2013 saw Catalyst, Ginger, Jon Poole, Rich Jones, Denzel, Victoria Liedtke and Brian Scary collaborate for the Albion album. Another crowd-funded effort, this was described as 'spine tingling' and given 4/5 by Classic Rock magazine.

In 2021, Catalyst contributed backing vocals for the Wildhearts' ninth studio album 21st Century Love Songs, which peaked at 9 in the UK Album Charts.

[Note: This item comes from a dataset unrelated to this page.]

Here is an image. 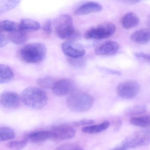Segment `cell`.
Listing matches in <instances>:
<instances>
[{"mask_svg": "<svg viewBox=\"0 0 150 150\" xmlns=\"http://www.w3.org/2000/svg\"><path fill=\"white\" fill-rule=\"evenodd\" d=\"M21 99L27 107L35 110L43 108L48 101L46 93L41 88L35 87L26 88L22 93Z\"/></svg>", "mask_w": 150, "mask_h": 150, "instance_id": "obj_1", "label": "cell"}, {"mask_svg": "<svg viewBox=\"0 0 150 150\" xmlns=\"http://www.w3.org/2000/svg\"><path fill=\"white\" fill-rule=\"evenodd\" d=\"M47 49L44 44L32 43L22 47L18 52L19 57L26 63L35 64L45 58Z\"/></svg>", "mask_w": 150, "mask_h": 150, "instance_id": "obj_2", "label": "cell"}, {"mask_svg": "<svg viewBox=\"0 0 150 150\" xmlns=\"http://www.w3.org/2000/svg\"><path fill=\"white\" fill-rule=\"evenodd\" d=\"M67 103L71 110L84 112L89 110L94 103L93 96L86 92L76 91L72 92L67 97Z\"/></svg>", "mask_w": 150, "mask_h": 150, "instance_id": "obj_3", "label": "cell"}, {"mask_svg": "<svg viewBox=\"0 0 150 150\" xmlns=\"http://www.w3.org/2000/svg\"><path fill=\"white\" fill-rule=\"evenodd\" d=\"M150 140L149 131H140L128 136L119 145L110 150H127L139 148L149 144Z\"/></svg>", "mask_w": 150, "mask_h": 150, "instance_id": "obj_4", "label": "cell"}, {"mask_svg": "<svg viewBox=\"0 0 150 150\" xmlns=\"http://www.w3.org/2000/svg\"><path fill=\"white\" fill-rule=\"evenodd\" d=\"M56 35L63 39H70L75 35L73 20L68 15H62L56 18L53 22Z\"/></svg>", "mask_w": 150, "mask_h": 150, "instance_id": "obj_5", "label": "cell"}, {"mask_svg": "<svg viewBox=\"0 0 150 150\" xmlns=\"http://www.w3.org/2000/svg\"><path fill=\"white\" fill-rule=\"evenodd\" d=\"M116 30V27L114 23H103L88 30L85 33V37L87 39L101 40L112 36Z\"/></svg>", "mask_w": 150, "mask_h": 150, "instance_id": "obj_6", "label": "cell"}, {"mask_svg": "<svg viewBox=\"0 0 150 150\" xmlns=\"http://www.w3.org/2000/svg\"><path fill=\"white\" fill-rule=\"evenodd\" d=\"M139 84L135 81H126L121 82L117 87V95L121 98L132 99L135 98L140 91Z\"/></svg>", "mask_w": 150, "mask_h": 150, "instance_id": "obj_7", "label": "cell"}, {"mask_svg": "<svg viewBox=\"0 0 150 150\" xmlns=\"http://www.w3.org/2000/svg\"><path fill=\"white\" fill-rule=\"evenodd\" d=\"M62 51L70 59H79L86 53L85 48L82 45L75 41L68 40L61 45Z\"/></svg>", "mask_w": 150, "mask_h": 150, "instance_id": "obj_8", "label": "cell"}, {"mask_svg": "<svg viewBox=\"0 0 150 150\" xmlns=\"http://www.w3.org/2000/svg\"><path fill=\"white\" fill-rule=\"evenodd\" d=\"M75 86L74 81L70 79L56 81L52 86V92L57 96H62L72 92Z\"/></svg>", "mask_w": 150, "mask_h": 150, "instance_id": "obj_9", "label": "cell"}, {"mask_svg": "<svg viewBox=\"0 0 150 150\" xmlns=\"http://www.w3.org/2000/svg\"><path fill=\"white\" fill-rule=\"evenodd\" d=\"M52 139L63 140L69 139L74 137L75 131L70 125H58L53 127L50 130Z\"/></svg>", "mask_w": 150, "mask_h": 150, "instance_id": "obj_10", "label": "cell"}, {"mask_svg": "<svg viewBox=\"0 0 150 150\" xmlns=\"http://www.w3.org/2000/svg\"><path fill=\"white\" fill-rule=\"evenodd\" d=\"M21 97L15 92L6 91L0 96V104L7 108H19L21 106Z\"/></svg>", "mask_w": 150, "mask_h": 150, "instance_id": "obj_11", "label": "cell"}, {"mask_svg": "<svg viewBox=\"0 0 150 150\" xmlns=\"http://www.w3.org/2000/svg\"><path fill=\"white\" fill-rule=\"evenodd\" d=\"M120 48L119 44L114 41H108L101 44L95 50L99 56H112L117 53Z\"/></svg>", "mask_w": 150, "mask_h": 150, "instance_id": "obj_12", "label": "cell"}, {"mask_svg": "<svg viewBox=\"0 0 150 150\" xmlns=\"http://www.w3.org/2000/svg\"><path fill=\"white\" fill-rule=\"evenodd\" d=\"M103 6L96 2H88L81 5L75 10L74 14L76 16H83L92 13L100 12Z\"/></svg>", "mask_w": 150, "mask_h": 150, "instance_id": "obj_13", "label": "cell"}, {"mask_svg": "<svg viewBox=\"0 0 150 150\" xmlns=\"http://www.w3.org/2000/svg\"><path fill=\"white\" fill-rule=\"evenodd\" d=\"M52 139L50 131H40L27 134L25 136V140L32 143H40Z\"/></svg>", "mask_w": 150, "mask_h": 150, "instance_id": "obj_14", "label": "cell"}, {"mask_svg": "<svg viewBox=\"0 0 150 150\" xmlns=\"http://www.w3.org/2000/svg\"><path fill=\"white\" fill-rule=\"evenodd\" d=\"M18 25V30L25 33L29 31H36L41 28L39 23L31 19H23Z\"/></svg>", "mask_w": 150, "mask_h": 150, "instance_id": "obj_15", "label": "cell"}, {"mask_svg": "<svg viewBox=\"0 0 150 150\" xmlns=\"http://www.w3.org/2000/svg\"><path fill=\"white\" fill-rule=\"evenodd\" d=\"M130 39L132 42L140 44H145L150 41V31L149 30L140 29L132 33Z\"/></svg>", "mask_w": 150, "mask_h": 150, "instance_id": "obj_16", "label": "cell"}, {"mask_svg": "<svg viewBox=\"0 0 150 150\" xmlns=\"http://www.w3.org/2000/svg\"><path fill=\"white\" fill-rule=\"evenodd\" d=\"M139 22V18L137 16L132 12L125 14L121 21L122 25L126 29H130L137 27Z\"/></svg>", "mask_w": 150, "mask_h": 150, "instance_id": "obj_17", "label": "cell"}, {"mask_svg": "<svg viewBox=\"0 0 150 150\" xmlns=\"http://www.w3.org/2000/svg\"><path fill=\"white\" fill-rule=\"evenodd\" d=\"M14 73L9 67L0 64V84L8 83L13 80Z\"/></svg>", "mask_w": 150, "mask_h": 150, "instance_id": "obj_18", "label": "cell"}, {"mask_svg": "<svg viewBox=\"0 0 150 150\" xmlns=\"http://www.w3.org/2000/svg\"><path fill=\"white\" fill-rule=\"evenodd\" d=\"M110 125L109 122L104 121L101 123L96 125H88L82 129V132L88 134H94L102 132L107 129Z\"/></svg>", "mask_w": 150, "mask_h": 150, "instance_id": "obj_19", "label": "cell"}, {"mask_svg": "<svg viewBox=\"0 0 150 150\" xmlns=\"http://www.w3.org/2000/svg\"><path fill=\"white\" fill-rule=\"evenodd\" d=\"M8 39L16 44L22 45L27 42L28 37L26 33L18 30L9 33Z\"/></svg>", "mask_w": 150, "mask_h": 150, "instance_id": "obj_20", "label": "cell"}, {"mask_svg": "<svg viewBox=\"0 0 150 150\" xmlns=\"http://www.w3.org/2000/svg\"><path fill=\"white\" fill-rule=\"evenodd\" d=\"M150 121V117L147 115L133 117L130 119V122L132 124L141 128H147L149 127Z\"/></svg>", "mask_w": 150, "mask_h": 150, "instance_id": "obj_21", "label": "cell"}, {"mask_svg": "<svg viewBox=\"0 0 150 150\" xmlns=\"http://www.w3.org/2000/svg\"><path fill=\"white\" fill-rule=\"evenodd\" d=\"M16 137L14 131L8 127H0V142L8 141Z\"/></svg>", "mask_w": 150, "mask_h": 150, "instance_id": "obj_22", "label": "cell"}, {"mask_svg": "<svg viewBox=\"0 0 150 150\" xmlns=\"http://www.w3.org/2000/svg\"><path fill=\"white\" fill-rule=\"evenodd\" d=\"M19 1H0V16L15 8L20 3Z\"/></svg>", "mask_w": 150, "mask_h": 150, "instance_id": "obj_23", "label": "cell"}, {"mask_svg": "<svg viewBox=\"0 0 150 150\" xmlns=\"http://www.w3.org/2000/svg\"><path fill=\"white\" fill-rule=\"evenodd\" d=\"M18 30V25L16 23L10 21L0 22V33L7 32L11 33Z\"/></svg>", "mask_w": 150, "mask_h": 150, "instance_id": "obj_24", "label": "cell"}, {"mask_svg": "<svg viewBox=\"0 0 150 150\" xmlns=\"http://www.w3.org/2000/svg\"><path fill=\"white\" fill-rule=\"evenodd\" d=\"M56 81L51 77H47L40 78L37 81L38 85L43 88H52Z\"/></svg>", "mask_w": 150, "mask_h": 150, "instance_id": "obj_25", "label": "cell"}, {"mask_svg": "<svg viewBox=\"0 0 150 150\" xmlns=\"http://www.w3.org/2000/svg\"><path fill=\"white\" fill-rule=\"evenodd\" d=\"M147 108L145 105H137L129 109L126 111V114L129 115H137L144 114Z\"/></svg>", "mask_w": 150, "mask_h": 150, "instance_id": "obj_26", "label": "cell"}, {"mask_svg": "<svg viewBox=\"0 0 150 150\" xmlns=\"http://www.w3.org/2000/svg\"><path fill=\"white\" fill-rule=\"evenodd\" d=\"M28 142L25 139L20 141H12L8 144V146L12 150H22L27 146Z\"/></svg>", "mask_w": 150, "mask_h": 150, "instance_id": "obj_27", "label": "cell"}, {"mask_svg": "<svg viewBox=\"0 0 150 150\" xmlns=\"http://www.w3.org/2000/svg\"><path fill=\"white\" fill-rule=\"evenodd\" d=\"M56 150H84L83 148L74 144H67L59 146Z\"/></svg>", "mask_w": 150, "mask_h": 150, "instance_id": "obj_28", "label": "cell"}, {"mask_svg": "<svg viewBox=\"0 0 150 150\" xmlns=\"http://www.w3.org/2000/svg\"><path fill=\"white\" fill-rule=\"evenodd\" d=\"M42 30L44 34L46 36L50 35L52 32V23L50 21L45 22L42 27Z\"/></svg>", "mask_w": 150, "mask_h": 150, "instance_id": "obj_29", "label": "cell"}, {"mask_svg": "<svg viewBox=\"0 0 150 150\" xmlns=\"http://www.w3.org/2000/svg\"><path fill=\"white\" fill-rule=\"evenodd\" d=\"M98 69L100 71L105 73L108 74H113V75H116L117 76H120L122 75V73L121 72L118 71L116 70H112V69H110V68H107V67H98Z\"/></svg>", "mask_w": 150, "mask_h": 150, "instance_id": "obj_30", "label": "cell"}, {"mask_svg": "<svg viewBox=\"0 0 150 150\" xmlns=\"http://www.w3.org/2000/svg\"><path fill=\"white\" fill-rule=\"evenodd\" d=\"M135 56L139 59L144 60L146 62L149 63L150 62V55L149 54L144 53L142 52H136Z\"/></svg>", "mask_w": 150, "mask_h": 150, "instance_id": "obj_31", "label": "cell"}, {"mask_svg": "<svg viewBox=\"0 0 150 150\" xmlns=\"http://www.w3.org/2000/svg\"><path fill=\"white\" fill-rule=\"evenodd\" d=\"M94 123L93 120L84 119L79 122H75L72 123V125L74 126H82V125H91Z\"/></svg>", "mask_w": 150, "mask_h": 150, "instance_id": "obj_32", "label": "cell"}, {"mask_svg": "<svg viewBox=\"0 0 150 150\" xmlns=\"http://www.w3.org/2000/svg\"><path fill=\"white\" fill-rule=\"evenodd\" d=\"M7 44V40L6 37L0 33V48L4 47Z\"/></svg>", "mask_w": 150, "mask_h": 150, "instance_id": "obj_33", "label": "cell"}]
</instances>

Later that year, Wildhearts guitarist CJ contracted COVID-19, leading the band to ask Catalyst to step in for him for a number of shows on their 21st Century Love Songs album tour.

=== Ugly Kid Joe ===
Having been a touring guitar technician for American rock band Ugly Kid Joe on a tour with Skid Row in 2013, when guitarist Sonny Mayo, who filled in for rhythm guitarist Dave Fortman, was unavailable, Catalyst performed lead and rhythm guitar for a seven-week UK/Europe tour. Catalyst returned to Ugly Kid Joe in 2023 for the end of their Rad Wings of Destiny USA leg, filling in for Fortman. Catalyst has been touring with Ugly Kid Joe since, bringing high-energy guitar and backing vocals.

=== The Professionals ===
In 2017 Catalyst contributed guitars to the reformed Professionals album What In The World. This was reprised on the 2021 album 'SNAFU', which also featured Billy Duffy, Phil Collen and Chris McCormack. Catalyst joined for a tour in Summer 2021.

=== Ghost ===
At the end of Ghost's European tour in April 2022, Catalyst revealed himself on Twitter as one of the band's "Nameless Ghouls". Catalyst has been playing the role of rhythm guitarist, Nameless Ghoul 'Aether' since 2017, with the band members previously hidden identities now public. As of 1 June 2023, he reported that he was no longer a member of Ghost.

=== Other work ===
Catalyst also played second drums and keyboards for Huddersfield band the Scaramanga Six from 2004 to 2009, recording the albums The Dance Of Death, Hot Flesh Rumble and Songs Of Prey with Tim Smith.